Reddy v. Bates [1983] I.R. 141 and Sinnott v. Quinnsworth [1984] I.L.R.M. 523 followed.

Conclusion
38. This Court finds that the decisions reached in this case would have to be taken by a similar body of doctors acting with ordinary care in this field and it is quite clear from the evidence in this case that the plaintiff's claim must fail. The court has carefully listened to all of the evidence and has considered the medical reports and it is quite clear in applying the William Dunne (an infant suing by his mother and next friend Catherine Dunne), plaintiff v. The National Maternity Hospital and Reginald Jackson [1985] No. 2015P test that the plaintiff has had excellent care with a multidisciplinary team and with various other concerned medical and physiotherapy interventions along the way in line with that legal test and that the care and decisions taken, were taken in his best interest and have produced the best possible outcome. The court therefore has no option but to dismiss this claim on the liability issue, applying the " Dunne " test and with due regard to the expert evidence adduced.

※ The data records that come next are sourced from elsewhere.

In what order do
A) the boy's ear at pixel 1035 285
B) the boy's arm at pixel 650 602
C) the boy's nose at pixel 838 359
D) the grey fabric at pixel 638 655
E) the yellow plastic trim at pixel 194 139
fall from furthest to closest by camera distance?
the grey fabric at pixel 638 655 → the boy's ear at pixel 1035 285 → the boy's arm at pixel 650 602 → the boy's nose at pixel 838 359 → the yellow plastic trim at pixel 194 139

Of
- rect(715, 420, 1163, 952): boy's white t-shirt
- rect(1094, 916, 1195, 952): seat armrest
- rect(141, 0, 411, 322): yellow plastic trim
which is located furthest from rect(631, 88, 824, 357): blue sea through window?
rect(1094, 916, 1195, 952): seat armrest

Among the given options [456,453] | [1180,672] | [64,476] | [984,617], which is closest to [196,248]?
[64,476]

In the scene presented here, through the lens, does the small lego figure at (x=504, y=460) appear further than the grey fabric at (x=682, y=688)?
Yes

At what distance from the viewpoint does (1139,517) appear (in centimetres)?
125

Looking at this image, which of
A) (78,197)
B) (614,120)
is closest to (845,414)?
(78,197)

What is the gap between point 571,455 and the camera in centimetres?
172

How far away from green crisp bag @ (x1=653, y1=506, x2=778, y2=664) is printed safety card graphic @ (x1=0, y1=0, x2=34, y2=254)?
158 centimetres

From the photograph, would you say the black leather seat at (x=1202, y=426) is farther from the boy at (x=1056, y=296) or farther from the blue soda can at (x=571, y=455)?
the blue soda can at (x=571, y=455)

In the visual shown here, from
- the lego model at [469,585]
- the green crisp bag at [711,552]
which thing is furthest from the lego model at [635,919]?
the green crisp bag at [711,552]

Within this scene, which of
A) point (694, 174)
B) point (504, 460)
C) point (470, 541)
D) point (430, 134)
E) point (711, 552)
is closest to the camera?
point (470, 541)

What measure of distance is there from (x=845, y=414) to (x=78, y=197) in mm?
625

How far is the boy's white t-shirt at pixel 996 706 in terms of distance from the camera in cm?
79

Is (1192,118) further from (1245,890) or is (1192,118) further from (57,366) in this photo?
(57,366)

39. This Court notes that the decision reached by Professor McCormack and his multi-disciplinary team would have been taken by a similar body of doctors acting with ordinary care in this field as it is quite clear from the evidence. It is quite clear that the plaintiff has had top class care with a multi-disciplinary team and with various other concerned medical and physiotherapy interventions over the years. This Court accepts the evidence in full adduced on behalf of the defendant. This Court finds that the care and decisions taken were taken in his best interests and have produced the best possible outcome for the plaintiff and that he has had a successful outcome to what was in fact pioneering surgery, the first of its kind in this country, carried out by Professor Damien McCormack and Mr. Mulhall on this patient and the court notes that this particular operation has been the subject of considerable medical literature. This Court notes that the plaintiff's case is misconstrued. The medical reasoning in relation to not carrying out x-rays which is complained of as a failure, is very clear and cogent, and the court holds that best practice has been applied in this case in that regard. It is more than clear that, had an earlier operation being carried out, the plaintiff would not have been able to enjoy the benefit of the operation which has left him able to transfer, as opposed to being completely non-ambulatory. It is equally clear that there was continuous monitoring by the multi-disciplinary team of the plaintiff and that the plaintiff's parents and the plaintiff enjoyed appropriate consultation and explanation, in line with best medical practice. In accordance with the legal test and in particular referring to the evidence of the expert witness the terms of the test have been well fulfilled in this case and the court dismisses the plaintiff's claim.